Lacierda made the statement as he assured that the government remains concerned for the safety of the 800,000 Filipinos living and working in Sabah.
He said that President Aquino has appealed to Malaysian Prime Minister Najib Razak to assure the safety of the Filipinos in Sabah who are not involved in the standoff.
:"The government is concerned for the 800,000 Filipinos in Sabah, and also for those men and women and children that the men who joined Lahad Datu -- the men who (were) left behind here in Basulta, in Basilan, Sulu and Tawi-Tawi," he said.
Lacierda, meanwhile, said that the government had done everything possible to peacefully resolve the standoff in sabah.
"For the past three weeks, we have done everything possible from sending emissaries, asking them (armed followers of Sulu Sultan Jamalul Kiram III) to come back and we will talk, and all these pleas fell on deaf ears. Hindi po nagkulang ang pamahalaang Aquino tungkol sa pagprotekta sa kanila," Lacierda said.

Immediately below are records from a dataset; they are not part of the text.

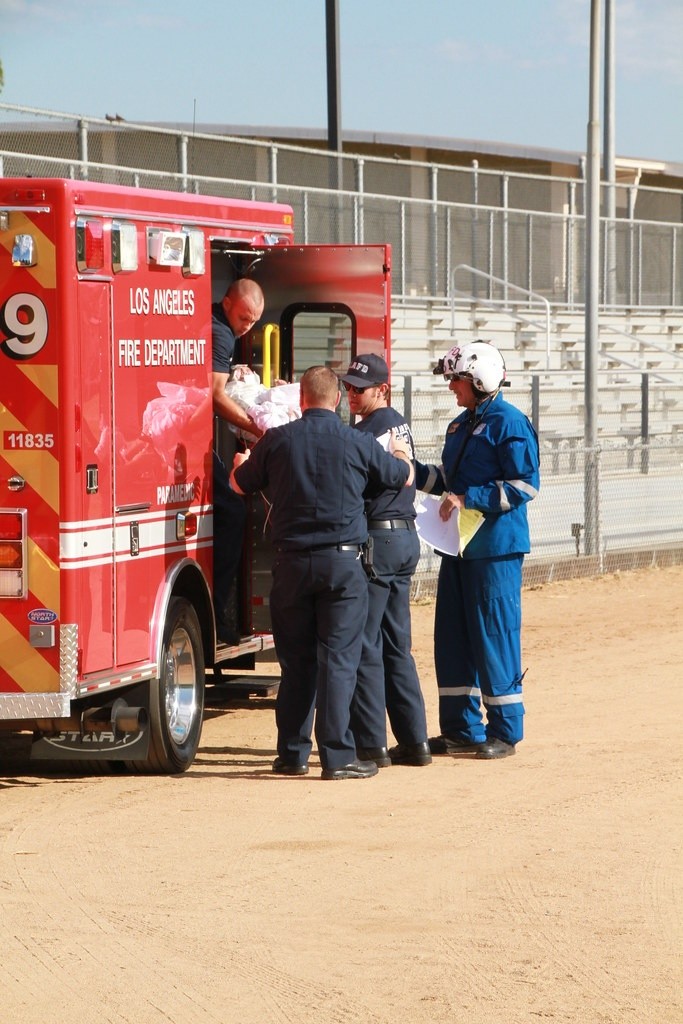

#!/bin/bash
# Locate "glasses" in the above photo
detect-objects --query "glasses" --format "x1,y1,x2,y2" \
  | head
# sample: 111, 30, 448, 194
342, 381, 376, 394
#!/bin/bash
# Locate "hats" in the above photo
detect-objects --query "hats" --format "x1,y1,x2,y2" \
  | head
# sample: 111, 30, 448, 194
342, 353, 388, 388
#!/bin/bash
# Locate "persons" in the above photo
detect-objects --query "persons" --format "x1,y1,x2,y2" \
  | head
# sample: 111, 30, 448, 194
410, 342, 541, 757
207, 280, 298, 646
230, 367, 412, 780
340, 353, 433, 768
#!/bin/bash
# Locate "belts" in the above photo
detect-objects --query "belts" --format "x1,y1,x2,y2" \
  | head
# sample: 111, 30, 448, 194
368, 520, 415, 529
277, 545, 360, 552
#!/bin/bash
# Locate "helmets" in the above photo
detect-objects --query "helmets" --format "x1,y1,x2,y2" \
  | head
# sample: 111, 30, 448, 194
433, 339, 506, 398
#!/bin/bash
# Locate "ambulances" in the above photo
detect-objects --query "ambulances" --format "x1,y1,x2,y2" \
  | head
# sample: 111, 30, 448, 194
1, 178, 393, 777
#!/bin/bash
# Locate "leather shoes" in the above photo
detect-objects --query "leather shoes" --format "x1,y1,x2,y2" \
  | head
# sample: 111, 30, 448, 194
476, 736, 515, 758
428, 735, 486, 754
356, 747, 391, 767
321, 756, 378, 779
388, 744, 432, 766
273, 757, 309, 775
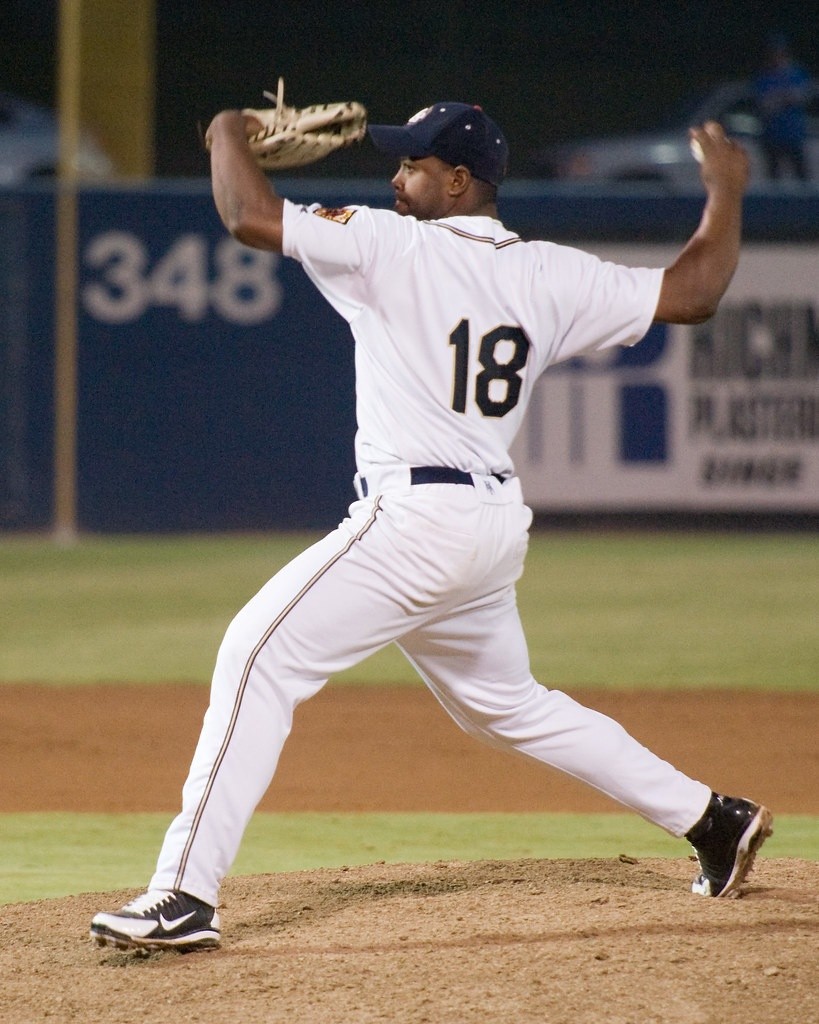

Kiram's men, numbering to more than 200, arrived in Lahad Datu last February 11.
The Sulu Sultanate has said that its army, led by Agbimuddin Kiram, went to Sabah to reiterate their claim over the island, which is formerly called North Borneo.
Malaysian forces started the offensive on Friday last week after Kiram's men repeatedly snubbed calls from the Philippine and Malaysian governments to leave Sabah peacefully.
Reports said that at least 25 people have been killed in the gunfights between the Sulu Sultanate's army and Malaysian security forces.